» Required task: Copy verbatim the part of the records below that starts with the line containing "In terms of camera proximity, which" and ends with the line containing "Answer: point (29, 30)", including both of those lines.

» Rows from a spatial reasoning dataset:
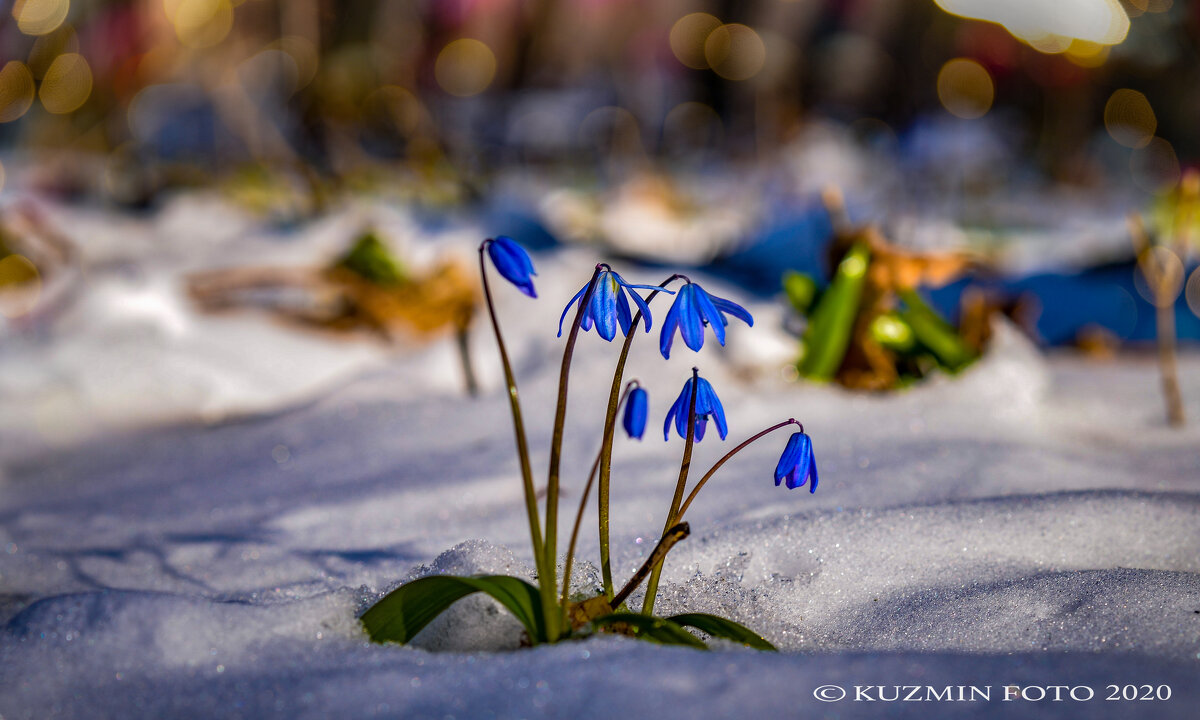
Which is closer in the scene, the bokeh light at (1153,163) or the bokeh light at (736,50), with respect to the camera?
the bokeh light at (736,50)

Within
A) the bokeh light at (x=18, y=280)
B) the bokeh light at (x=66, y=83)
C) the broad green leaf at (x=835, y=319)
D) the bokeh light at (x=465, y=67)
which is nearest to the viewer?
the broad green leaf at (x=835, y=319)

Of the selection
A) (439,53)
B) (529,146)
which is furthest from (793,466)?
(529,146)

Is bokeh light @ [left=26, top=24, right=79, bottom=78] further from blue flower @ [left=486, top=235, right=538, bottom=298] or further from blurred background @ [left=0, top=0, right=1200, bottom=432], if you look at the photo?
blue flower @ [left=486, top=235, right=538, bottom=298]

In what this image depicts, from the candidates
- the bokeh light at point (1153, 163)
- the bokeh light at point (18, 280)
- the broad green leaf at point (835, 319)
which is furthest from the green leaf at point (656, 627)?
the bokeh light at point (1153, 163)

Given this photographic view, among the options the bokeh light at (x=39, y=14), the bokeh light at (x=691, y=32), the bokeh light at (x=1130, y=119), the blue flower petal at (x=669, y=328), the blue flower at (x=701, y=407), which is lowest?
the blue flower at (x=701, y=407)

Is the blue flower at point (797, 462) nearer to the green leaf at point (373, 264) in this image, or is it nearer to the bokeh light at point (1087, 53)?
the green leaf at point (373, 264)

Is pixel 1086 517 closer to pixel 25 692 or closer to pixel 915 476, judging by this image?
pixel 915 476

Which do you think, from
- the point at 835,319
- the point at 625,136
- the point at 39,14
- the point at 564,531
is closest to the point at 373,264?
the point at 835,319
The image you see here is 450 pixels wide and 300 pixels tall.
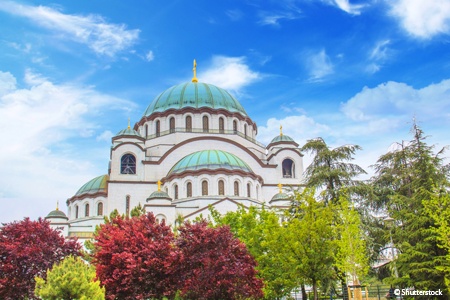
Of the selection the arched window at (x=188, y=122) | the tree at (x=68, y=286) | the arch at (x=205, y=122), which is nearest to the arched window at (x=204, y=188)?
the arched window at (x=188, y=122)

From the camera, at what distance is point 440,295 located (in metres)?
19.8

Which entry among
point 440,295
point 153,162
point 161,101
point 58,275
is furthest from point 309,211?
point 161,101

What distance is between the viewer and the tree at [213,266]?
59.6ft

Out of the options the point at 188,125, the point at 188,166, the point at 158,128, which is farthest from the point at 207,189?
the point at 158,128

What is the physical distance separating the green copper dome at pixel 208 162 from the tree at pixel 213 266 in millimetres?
---
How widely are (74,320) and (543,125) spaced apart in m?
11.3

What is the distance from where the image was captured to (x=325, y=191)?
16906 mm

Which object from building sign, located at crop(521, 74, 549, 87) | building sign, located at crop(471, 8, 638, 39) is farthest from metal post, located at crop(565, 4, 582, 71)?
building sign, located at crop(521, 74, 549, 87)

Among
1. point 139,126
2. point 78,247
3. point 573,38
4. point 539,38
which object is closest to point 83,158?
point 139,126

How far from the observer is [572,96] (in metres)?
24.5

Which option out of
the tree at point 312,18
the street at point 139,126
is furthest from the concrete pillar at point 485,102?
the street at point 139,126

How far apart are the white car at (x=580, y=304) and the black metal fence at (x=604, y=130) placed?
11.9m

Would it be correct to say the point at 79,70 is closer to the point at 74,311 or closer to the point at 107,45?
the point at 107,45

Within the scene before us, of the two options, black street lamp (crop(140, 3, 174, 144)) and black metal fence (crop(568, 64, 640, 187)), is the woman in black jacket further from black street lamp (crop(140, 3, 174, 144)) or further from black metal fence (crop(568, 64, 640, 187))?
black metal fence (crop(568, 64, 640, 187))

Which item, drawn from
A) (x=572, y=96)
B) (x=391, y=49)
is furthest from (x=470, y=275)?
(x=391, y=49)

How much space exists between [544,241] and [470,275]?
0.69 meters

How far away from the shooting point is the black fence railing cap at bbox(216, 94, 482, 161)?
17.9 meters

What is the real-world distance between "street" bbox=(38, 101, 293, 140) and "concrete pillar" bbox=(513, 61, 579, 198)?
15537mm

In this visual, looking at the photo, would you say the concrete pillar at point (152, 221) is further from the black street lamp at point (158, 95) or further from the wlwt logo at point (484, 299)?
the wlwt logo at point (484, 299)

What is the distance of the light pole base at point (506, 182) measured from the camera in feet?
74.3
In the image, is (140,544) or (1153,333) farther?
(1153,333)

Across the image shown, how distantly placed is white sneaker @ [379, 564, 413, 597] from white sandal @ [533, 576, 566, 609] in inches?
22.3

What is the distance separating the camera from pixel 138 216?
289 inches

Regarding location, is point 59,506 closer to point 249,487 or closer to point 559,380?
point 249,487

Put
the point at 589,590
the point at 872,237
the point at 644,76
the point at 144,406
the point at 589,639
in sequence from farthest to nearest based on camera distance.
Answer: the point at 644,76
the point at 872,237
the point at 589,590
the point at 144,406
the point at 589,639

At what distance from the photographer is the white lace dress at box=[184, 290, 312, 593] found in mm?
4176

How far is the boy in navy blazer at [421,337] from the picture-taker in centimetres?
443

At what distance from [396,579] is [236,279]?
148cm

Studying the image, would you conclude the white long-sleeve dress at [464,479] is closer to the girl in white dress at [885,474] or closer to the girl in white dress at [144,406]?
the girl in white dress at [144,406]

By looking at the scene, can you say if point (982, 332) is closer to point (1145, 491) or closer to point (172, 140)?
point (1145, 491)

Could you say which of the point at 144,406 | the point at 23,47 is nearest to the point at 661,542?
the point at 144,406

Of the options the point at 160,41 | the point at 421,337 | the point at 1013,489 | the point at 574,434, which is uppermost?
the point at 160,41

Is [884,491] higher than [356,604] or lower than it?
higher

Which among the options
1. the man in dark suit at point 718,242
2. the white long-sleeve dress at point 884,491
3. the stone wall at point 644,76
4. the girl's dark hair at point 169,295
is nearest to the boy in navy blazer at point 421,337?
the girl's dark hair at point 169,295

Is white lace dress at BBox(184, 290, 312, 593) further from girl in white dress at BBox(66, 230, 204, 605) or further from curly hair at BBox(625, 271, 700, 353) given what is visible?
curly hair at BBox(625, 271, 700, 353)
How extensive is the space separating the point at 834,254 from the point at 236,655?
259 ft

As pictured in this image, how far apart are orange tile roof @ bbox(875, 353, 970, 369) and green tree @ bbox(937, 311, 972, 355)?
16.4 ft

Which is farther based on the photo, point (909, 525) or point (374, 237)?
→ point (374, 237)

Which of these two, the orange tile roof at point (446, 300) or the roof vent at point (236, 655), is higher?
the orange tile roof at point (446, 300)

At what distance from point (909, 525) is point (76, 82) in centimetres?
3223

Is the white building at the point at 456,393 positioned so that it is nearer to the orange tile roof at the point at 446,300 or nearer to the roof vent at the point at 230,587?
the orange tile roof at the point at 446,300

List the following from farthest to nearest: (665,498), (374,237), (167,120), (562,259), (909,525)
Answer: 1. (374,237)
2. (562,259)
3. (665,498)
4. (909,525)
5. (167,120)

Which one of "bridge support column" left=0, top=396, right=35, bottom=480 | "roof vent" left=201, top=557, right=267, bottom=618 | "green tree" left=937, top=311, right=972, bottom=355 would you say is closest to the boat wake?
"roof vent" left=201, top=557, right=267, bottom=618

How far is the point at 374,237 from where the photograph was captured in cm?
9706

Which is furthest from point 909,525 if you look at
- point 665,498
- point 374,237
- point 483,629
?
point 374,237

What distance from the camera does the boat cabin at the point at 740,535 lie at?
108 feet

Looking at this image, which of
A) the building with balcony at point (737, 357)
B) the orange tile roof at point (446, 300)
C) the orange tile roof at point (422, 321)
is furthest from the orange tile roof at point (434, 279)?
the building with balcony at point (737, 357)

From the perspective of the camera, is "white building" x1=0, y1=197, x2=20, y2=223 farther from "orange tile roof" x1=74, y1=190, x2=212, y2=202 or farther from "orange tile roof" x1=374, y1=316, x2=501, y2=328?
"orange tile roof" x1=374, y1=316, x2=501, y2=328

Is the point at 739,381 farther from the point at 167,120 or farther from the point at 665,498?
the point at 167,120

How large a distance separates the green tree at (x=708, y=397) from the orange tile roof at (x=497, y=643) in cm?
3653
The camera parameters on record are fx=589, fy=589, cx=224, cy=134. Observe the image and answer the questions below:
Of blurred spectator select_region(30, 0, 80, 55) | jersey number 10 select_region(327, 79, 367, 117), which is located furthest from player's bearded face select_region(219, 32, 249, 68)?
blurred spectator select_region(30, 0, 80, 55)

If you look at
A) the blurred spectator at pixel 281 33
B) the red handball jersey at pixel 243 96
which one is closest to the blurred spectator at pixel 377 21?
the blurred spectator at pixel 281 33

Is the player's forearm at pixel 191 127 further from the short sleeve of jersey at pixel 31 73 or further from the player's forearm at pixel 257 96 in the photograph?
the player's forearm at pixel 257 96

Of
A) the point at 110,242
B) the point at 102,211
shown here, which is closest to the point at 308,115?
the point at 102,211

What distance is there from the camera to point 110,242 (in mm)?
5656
==
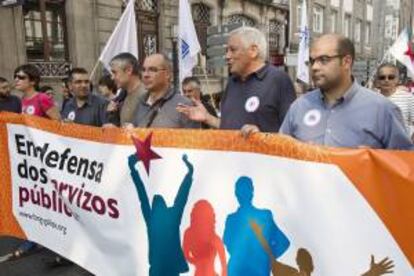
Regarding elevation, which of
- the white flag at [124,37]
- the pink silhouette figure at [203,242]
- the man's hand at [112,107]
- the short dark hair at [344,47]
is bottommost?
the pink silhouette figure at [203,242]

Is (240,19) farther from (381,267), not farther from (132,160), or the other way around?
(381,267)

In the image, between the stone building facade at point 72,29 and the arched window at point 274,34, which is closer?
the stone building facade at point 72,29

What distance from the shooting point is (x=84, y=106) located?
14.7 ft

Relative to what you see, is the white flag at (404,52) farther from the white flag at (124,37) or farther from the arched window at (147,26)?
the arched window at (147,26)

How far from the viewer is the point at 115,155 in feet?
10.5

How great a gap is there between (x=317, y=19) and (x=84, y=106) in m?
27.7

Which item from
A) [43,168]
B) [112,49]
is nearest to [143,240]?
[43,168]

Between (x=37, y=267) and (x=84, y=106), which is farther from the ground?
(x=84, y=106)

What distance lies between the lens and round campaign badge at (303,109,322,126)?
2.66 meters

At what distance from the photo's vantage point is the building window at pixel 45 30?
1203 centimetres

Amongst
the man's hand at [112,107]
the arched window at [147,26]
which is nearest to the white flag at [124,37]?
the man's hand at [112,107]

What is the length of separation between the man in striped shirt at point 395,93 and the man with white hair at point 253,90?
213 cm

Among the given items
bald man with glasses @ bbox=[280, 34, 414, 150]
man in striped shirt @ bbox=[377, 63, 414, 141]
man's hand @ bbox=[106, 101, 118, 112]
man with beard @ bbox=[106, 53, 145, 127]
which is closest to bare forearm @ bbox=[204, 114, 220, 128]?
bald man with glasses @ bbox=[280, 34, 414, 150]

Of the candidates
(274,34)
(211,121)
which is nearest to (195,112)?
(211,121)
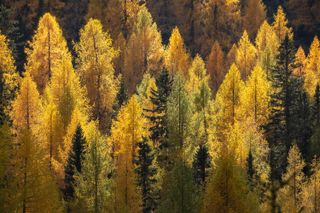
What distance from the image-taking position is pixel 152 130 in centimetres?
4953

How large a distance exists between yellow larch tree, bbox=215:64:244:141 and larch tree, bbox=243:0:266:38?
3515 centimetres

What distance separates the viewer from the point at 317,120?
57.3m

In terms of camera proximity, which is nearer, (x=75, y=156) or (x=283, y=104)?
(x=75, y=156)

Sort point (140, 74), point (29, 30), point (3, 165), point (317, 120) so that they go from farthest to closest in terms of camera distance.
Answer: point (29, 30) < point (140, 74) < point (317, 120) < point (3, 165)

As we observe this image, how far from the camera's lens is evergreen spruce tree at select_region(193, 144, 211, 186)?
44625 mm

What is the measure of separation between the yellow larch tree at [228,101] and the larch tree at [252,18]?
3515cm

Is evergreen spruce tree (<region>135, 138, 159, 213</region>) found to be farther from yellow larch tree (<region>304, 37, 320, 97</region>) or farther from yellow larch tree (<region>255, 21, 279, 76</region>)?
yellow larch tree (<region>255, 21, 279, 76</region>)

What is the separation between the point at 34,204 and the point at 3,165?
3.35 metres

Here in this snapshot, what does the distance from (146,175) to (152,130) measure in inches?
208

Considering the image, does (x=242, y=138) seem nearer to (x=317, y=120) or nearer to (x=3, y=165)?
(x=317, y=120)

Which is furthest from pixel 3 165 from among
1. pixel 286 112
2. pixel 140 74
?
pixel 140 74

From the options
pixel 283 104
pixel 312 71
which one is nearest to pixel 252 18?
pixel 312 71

» Solution:
In terms of camera proximity, which is nearer, (x=75, y=156) or (x=283, y=104)?
(x=75, y=156)

Sort point (140, 74), point (29, 30), point (3, 165), point (317, 120) so that they go from farthest to closest in terms of camera distance.
Answer: point (29, 30) < point (140, 74) < point (317, 120) < point (3, 165)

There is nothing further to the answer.